CHRONIQUES, ROMAN MEXICAIN

Emiliano MONGE

MEXIQUE

MONGE, Emiliano

Né en 1978 à Mexico, Emiliano Monge est professeur à l’UNAM où il a fait ses études de Sciences politiques. Il est l’auteur de quatre romans.

Omissions

Tout commence avec la mort violente, dramatique, du grand-père, Carlos Monge McKey. Il travaillait sur un chantier. Une explosion. Un cadavre en mille morceaux. Sauf que. Sauf que Carlos réapparait quatre ans plus tard, bien vivant et en bonne santé : il avait organisé sa disparition pour échapper à une existence qui ne lui plaisait plus, tout simplement pour obéir à un désir trop fort de partir. Le cadavre anonyme, l’explosion tout était une mise en scène (réussie).

Le père, Carlos Monge Sánchez, un des narrateurs, sera pris de la même impulsion, il désertera lui aussi le foyer pour entrer, lui, dans la lutte politique, la guérilla.

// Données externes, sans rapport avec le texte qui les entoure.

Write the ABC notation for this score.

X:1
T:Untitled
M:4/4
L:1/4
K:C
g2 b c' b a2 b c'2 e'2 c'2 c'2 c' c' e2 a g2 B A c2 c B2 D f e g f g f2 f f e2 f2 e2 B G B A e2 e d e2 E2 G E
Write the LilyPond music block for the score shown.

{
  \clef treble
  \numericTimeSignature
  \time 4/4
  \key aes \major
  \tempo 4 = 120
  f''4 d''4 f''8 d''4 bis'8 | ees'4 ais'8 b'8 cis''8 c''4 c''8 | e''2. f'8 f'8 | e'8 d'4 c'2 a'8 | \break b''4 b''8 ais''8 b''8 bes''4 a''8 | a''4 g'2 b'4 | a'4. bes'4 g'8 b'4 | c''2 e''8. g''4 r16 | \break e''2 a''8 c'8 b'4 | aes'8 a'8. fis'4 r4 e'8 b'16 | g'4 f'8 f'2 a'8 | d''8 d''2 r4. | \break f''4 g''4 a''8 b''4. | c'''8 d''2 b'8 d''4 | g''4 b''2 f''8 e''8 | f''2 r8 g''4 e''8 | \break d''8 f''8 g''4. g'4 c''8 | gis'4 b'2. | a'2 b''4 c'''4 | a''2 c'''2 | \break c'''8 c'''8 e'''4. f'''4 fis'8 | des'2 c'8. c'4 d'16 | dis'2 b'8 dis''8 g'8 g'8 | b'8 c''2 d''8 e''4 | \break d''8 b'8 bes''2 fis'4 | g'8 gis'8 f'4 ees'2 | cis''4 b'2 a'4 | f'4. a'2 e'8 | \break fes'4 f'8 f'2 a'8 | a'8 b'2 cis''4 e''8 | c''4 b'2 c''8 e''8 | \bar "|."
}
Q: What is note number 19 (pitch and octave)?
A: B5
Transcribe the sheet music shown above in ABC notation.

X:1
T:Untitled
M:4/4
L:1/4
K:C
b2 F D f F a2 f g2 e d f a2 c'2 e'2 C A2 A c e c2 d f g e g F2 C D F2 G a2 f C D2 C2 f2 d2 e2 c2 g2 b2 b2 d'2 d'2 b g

C’est bien d’une famille qu’il s’agit, tous les éléments sont là, grands parents, cousins, parents et sœurs (avec quand même une énorme présence masculine, aucune des femmes n’a un rôle important). Mais c’est une famille qui, tout en restant semble-t-il solide, s’effrite de tous côtés. Est-ce la faute du grand-père et de sa fausse mort ? Ce n’est pas certain, la fausse mort n’étant qu’une manifestation des lézardes qui deviennent fissures sur l’édifice qui semble résister envers et contre tout. On révèle des secrets enfouis depuis des générations, on en tait d’autres connus de tous, on juge un père, un fils, un proche selon ses propres critères, mais une phrase lâchée dans un moment de colère peut révéler chez l’autre une de ces failles qui mettent en péril une personnalité entière.

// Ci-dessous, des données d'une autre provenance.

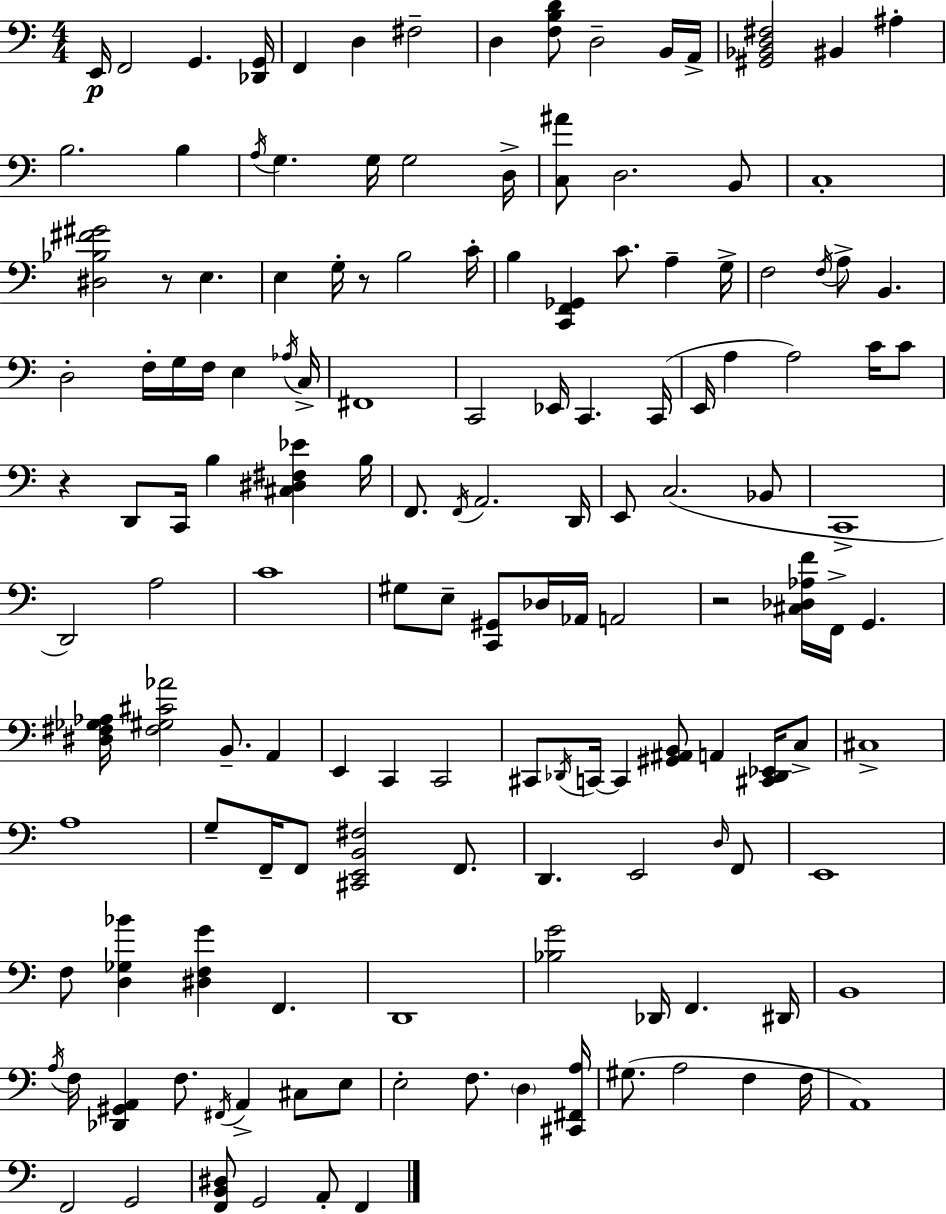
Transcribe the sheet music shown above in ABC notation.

X:1
T:Untitled
M:4/4
L:1/4
K:C
E,,/4 F,,2 G,, [_D,,G,,]/4 F,, D, ^F,2 D, [F,B,D]/2 D,2 B,,/4 A,,/4 [^G,,_B,,D,^F,]2 ^B,, ^A, B,2 B, A,/4 G, G,/4 G,2 D,/4 [C,^A]/2 D,2 B,,/2 C,4 [^D,_B,^F^G]2 z/2 E, E, G,/4 z/2 B,2 C/4 B, [C,,F,,_G,,] C/2 A, G,/4 F,2 F,/4 A,/2 B,, D,2 F,/4 G,/4 F,/4 E, _A,/4 C,/4 ^F,,4 C,,2 _E,,/4 C,, C,,/4 E,,/4 A, A,2 C/4 C/2 z D,,/2 C,,/4 B, [^C,^D,^F,_E] B,/4 F,,/2 F,,/4 A,,2 D,,/4 E,,/2 C,2 _B,,/2 C,,4 D,,2 A,2 C4 ^G,/2 E,/2 [C,,^G,,]/2 _D,/4 _A,,/4 A,,2 z2 [^C,_D,_A,F]/4 F,,/4 G,, [^D,^F,_G,_A,]/4 [^F,^G,^C_A]2 B,,/2 A,, E,, C,, C,,2 ^C,,/2 _D,,/4 C,,/4 C,, [^G,,^A,,B,,]/2 A,, [^C,,_D,,_E,,]/4 C,/2 ^C,4 A,4 G,/2 F,,/4 F,,/2 [^C,,E,,B,,^F,]2 F,,/2 D,, E,,2 D,/4 F,,/2 E,,4 F,/2 [D,_G,_B] [^D,F,G] F,, D,,4 [_B,G]2 _D,,/4 F,, ^D,,/4 B,,4 A,/4 F,/4 [_D,,^G,,A,,] F,/2 ^F,,/4 A,, ^C,/2 E,/2 E,2 F,/2 D, [^C,,^F,,A,]/4 ^G,/2 A,2 F, F,/4 A,,4 F,,2 G,,2 [F,,B,,^D,]/2 G,,2 A,,/2 F,,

Emiliano, l’auteur tout de même, est tour à tour l’un des personnages, le narrateur, le transcripteur des cahiers écrits par son grand-père ou des paroles de son père qui, à contre cœur, dit-il, a accepté de lui donner sa version de  l‘histoire familiale. Le regard porté sur les faits et les personnes est sans complaisance, même quand il s’agit d’Emiliano, mais sans acharnement, c’est un simple constat et il demande à son lecteur, je suppose, la même distance faite d’honnêteté. Or, distance et honnêteté n’excluent pas l’émotion, c’est là la force de ce texte.

Adolescent, Emiliano, peut-être victime de l’hérédité, ressent à son tour la nécessité vitale de s’évader. De s’évader de lui-même, et c’est ainsi qu’il s’évade… vers la fiction, dont la dernière étape (provisoire, espérons-le), est ce No contar todo.

Il est évident que Emiliano Monge a conquis sa liberté d’écrivain, il joue avec, il joue avec les siens, avec lui-même et surtout avec ses lecteurs auxquels il offre autant de libertés : tout croire de ce qu’il raconte ? Juger l’un ou l’autre de ses personnages/personnes ? Juger Emiliano personnage de son roman ? Juger l’auteur ? Ou non ? Voir une simple histoire familiale ? Ou voir le symbole de ce qu’a été le Mexique, de ce qu’il est devenu ? À chacun de nous le formidable luxe de choisir ‒ ou pas.

Omissions, traduit de l’espagnol  (Mexique) par Juliette Barbara, éd. Grasset, 463 p., 24 €.

Emiliano Monge en espagnol : No contar todo de Emiliano Monge, ed. Literatura Random House, Barcelona, 2019.

Emiliano Monge en français : Les terres dévastées, éd. Philippe Rey.

MOTS CLES : MEXIQUE / SOCIETE / LITTERATURE / PSYCHOLOGIE / EDITIONS GRASSET.

Cette chronique a été publiée en octobre 2019 dans la rubrique VO.